There’s this wonderful film called Primer by Shane Carruth, that is essentially a film about time travel that’s written by a scientist. It’s a dense, marvel of an experiment, and as you struggle to comprehend all of the information that’s being thrown at you, at a certain point, it just all begins to make sense. It clicks, and you’re having a wonderful, crazy time with it. More than anything, that’s what playing through The Swapper reminded me of. However, where there’s still a degree of disconnect going on between the film and yourself with Primer, here that is eradicated as the heavy, philosophical questions raised seamlessly compliment the gameplay. Everything melds together in what is one of the most different, challenging, satisfying gaming experiences I’ve had in some time.
While merely being presented with a preview copy of the title, this feels like a very much complete experience. The Swapper is interested in having a discussion with you about metaphysics. A big, heavy, complicated metaphysics discussion, and more specifically, digging into the age-old mind/body debate. This is initially presented to you in a rather verbose beginning where people who might as well have space madness dig into this gooey philosophy. However, here all of this melds together so effortlessly with your gaming that these debate indulgences don’t feel out of place or manipulative, but rather conducive to the gameplay, which is pretty amazing.

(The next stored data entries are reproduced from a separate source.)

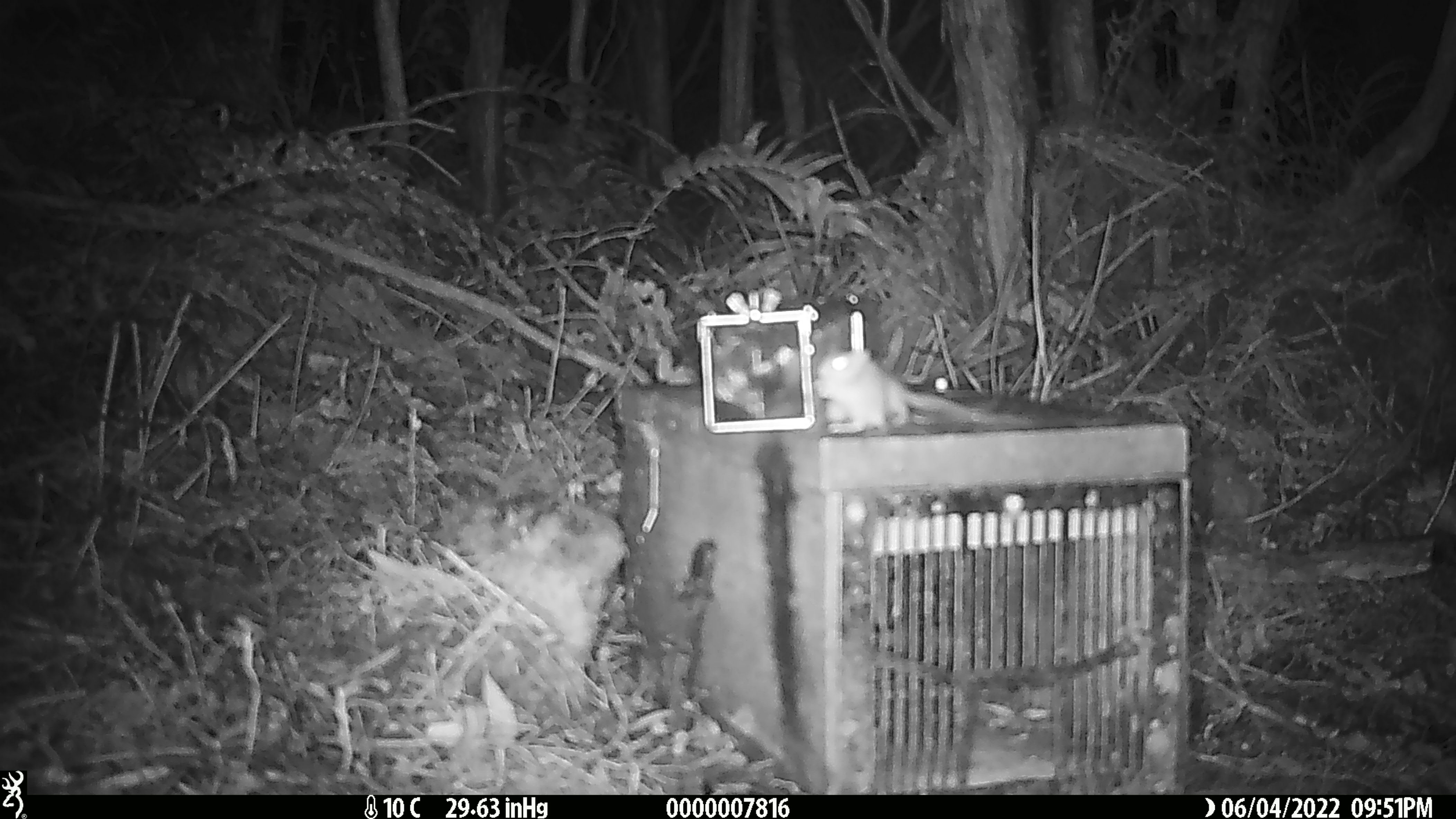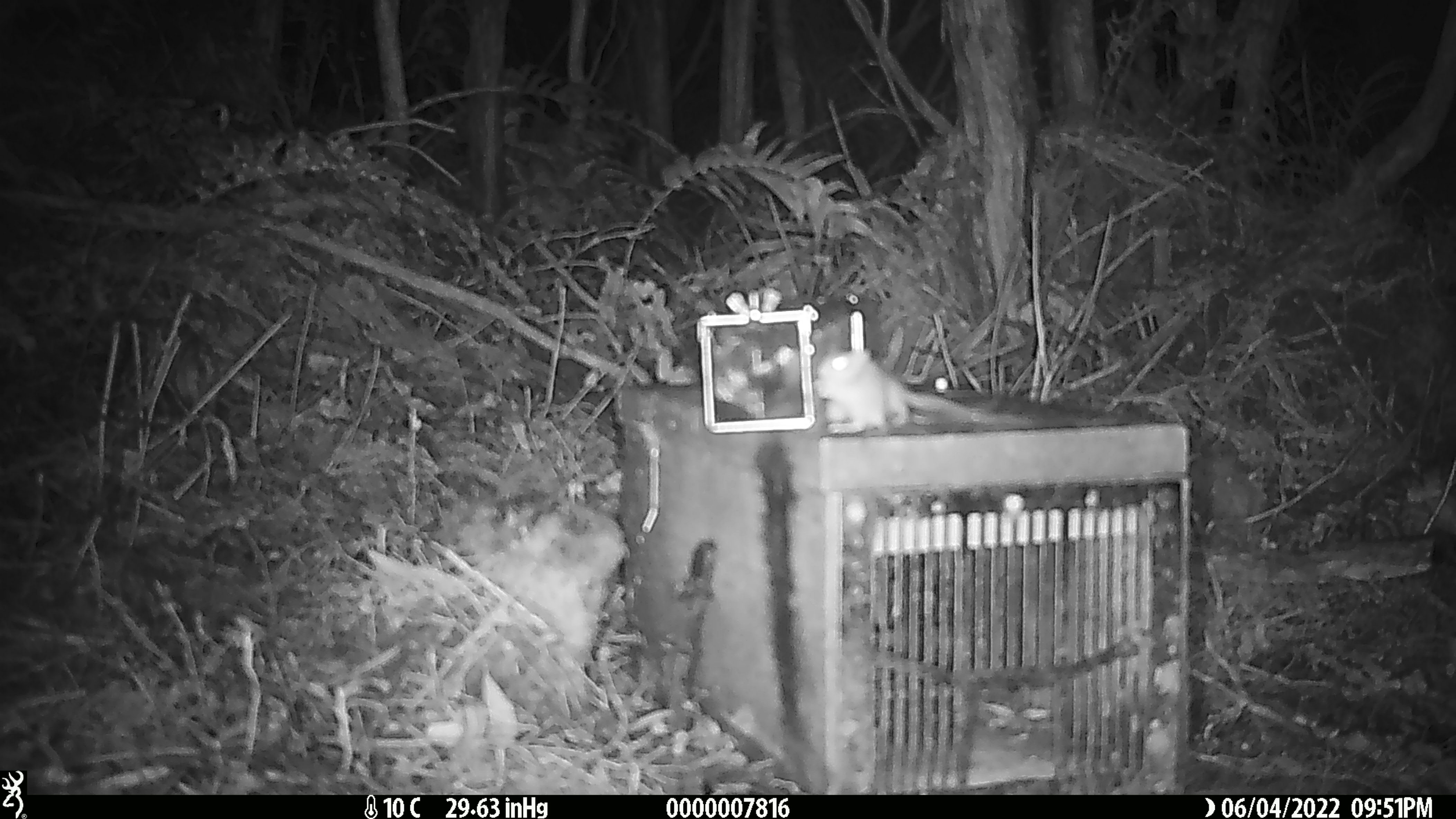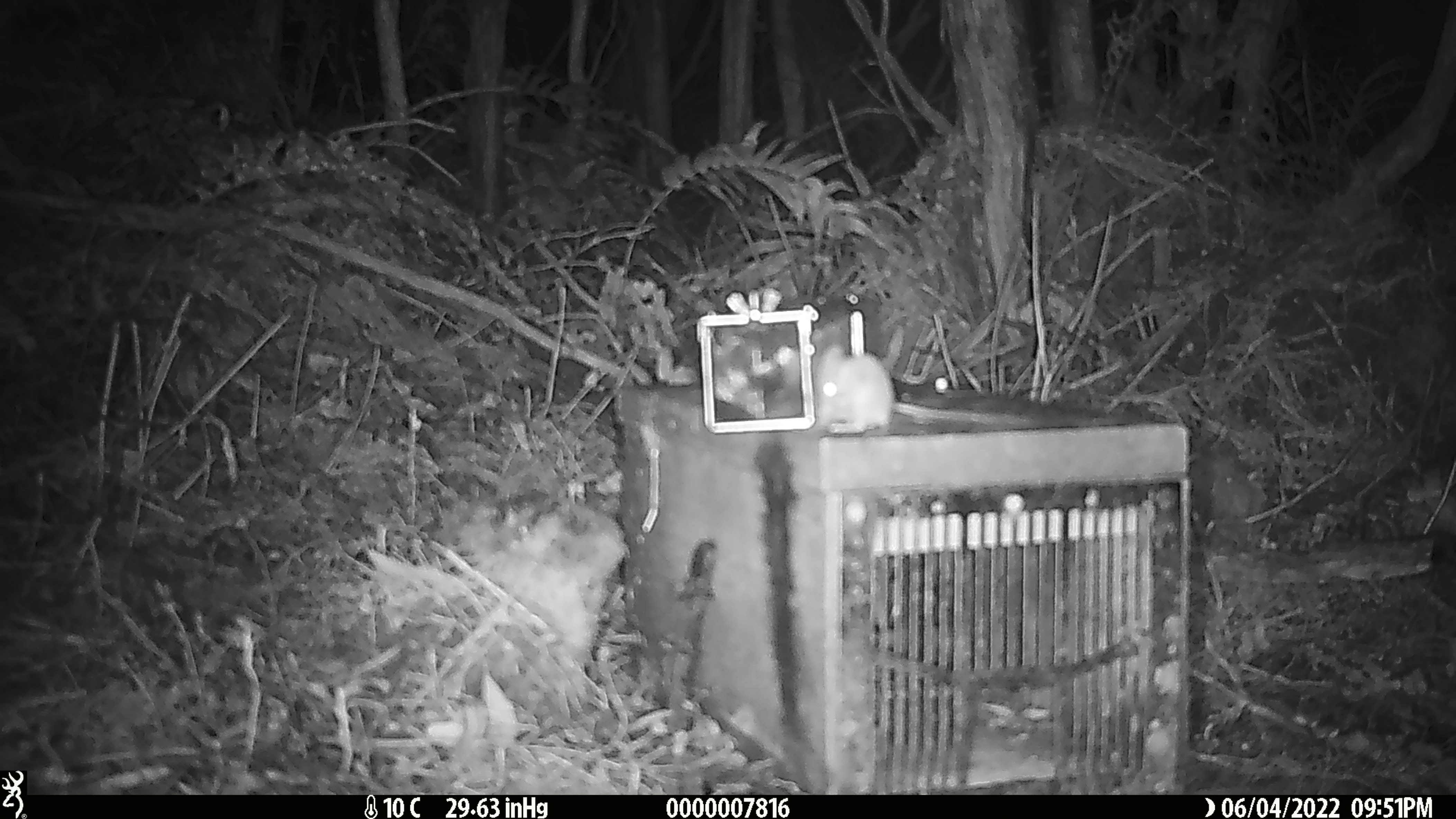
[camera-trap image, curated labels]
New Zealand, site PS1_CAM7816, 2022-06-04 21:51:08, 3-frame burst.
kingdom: Animalia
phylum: Chordata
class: Mammalia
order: Rodentia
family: Muridae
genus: Mus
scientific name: Mus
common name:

This adeptness carries through in the game’s writing, which is a delight, as it parses out details with perfect pacing as you slowly piece this puzzle together through conversations with the stranger, or through memory terminals that are spread around throughout the game.
The gameplay here is another of The Swapper’s many triumphs, as the game mechanics and ideas being used here are really wholly unique and innovative; it almost feels like you’re playing Metroid for the first time back in the ’80s. How all of this works is through the use of your Swapper gun (because of course it’s called that) that allows you to create up to four clones of yourself, and then, take control of any said clones (see above re: brilliant mind/body debate incorporation). An added complication here is that all of your clones perfectly mimic your actions in unison. If you move three steps to the left and jump, they’ll move three steps to the left and jump. Obviously this strategy gets you thinking pretty hard and using it creatively, like if you’re about to fall to your death off a cliff, using your Swapper gun to shoot a clone of you on top of the cliff and switch to it right before your previous body smashes into viscera. There’s a bit of restriction in place to keep all of this from getting too unruly, and it’s done with some rather pretty light visuals, such as how blue lights prevent you from creating clones, red prevent you from swapping into another clone, and a purple combination of the two means you can’t use your gun at all. It’s comforting to think that as the final release comes out in the coming weeks, that this already smooth process could be streamlined even further. Every puzzle feels pretty fresh here and offers a legitimate challenge that will leave you satisfied upon completion. These revolve around you trying to obtain orbs which will allow you access to locked off parts of your ship, as you swap between clones, using them to do things like weigh down switches. The game is on the shorter side, at about five hours, so explore this space world to its limit and really try and think these obstacles through rather than running to the nearest walkthrough.
The audio being presented here is similarly impressive, with moody, appropriate music, but also with some wonderful voice acting being done here. It’s not easy to necessarily deliver all of these lines convincingly, but there’s never a problem in delivery, and the uncomfortable, creepy tone is sold well too. When it comes to the other aesthetic of the game, the graphics, the title really steps things up to another level though. Everything you see in this game was hand crafted out of clay and other everyday objects, and then digitized. Light and shadow bounce off of these visuals in such a different way too, that you feel a lot more like you’re in space here, than other titles that offer up a sterile, repetitive series of visuals. This provides you with an undeniably unique, surreal looking experience, which only adds to the already different sort of story you’re embarking on.
All of these strong elements culminate in such an amazingly phenomenal ending that is the icing on the cake to all of this. Really, not enough can be said on how perfect and affecting this ending is. It doesn’t at all go down a conventional path, and this bleak denouement will likely stick with you for days (as it has for me). If this all remains intact upon the final release, there’s nothing about this game that doesn’t scream “winner.”
The Swapper is a triumph on every single level, whether it be its moving voice acting, uncomfortable atmosphere, challenging puzzles, and simplified gameplay. A clear amount of love and effort have been put in here, with the layouts and models being hand crafted through clay to push the originality factor to the roof. Furthermore, long philosophical debates that may feel out of place in other titles actually perfectly mirror the innovative clone swapping gameplay here, complimenting everything. The Swapper is a stand-out title that should be played by everyone, puzzle fan or not, to witness what it is doing here. While not the final version of the game, an extremely strong foundation has already been built that only has the opportunity to become stronger come August.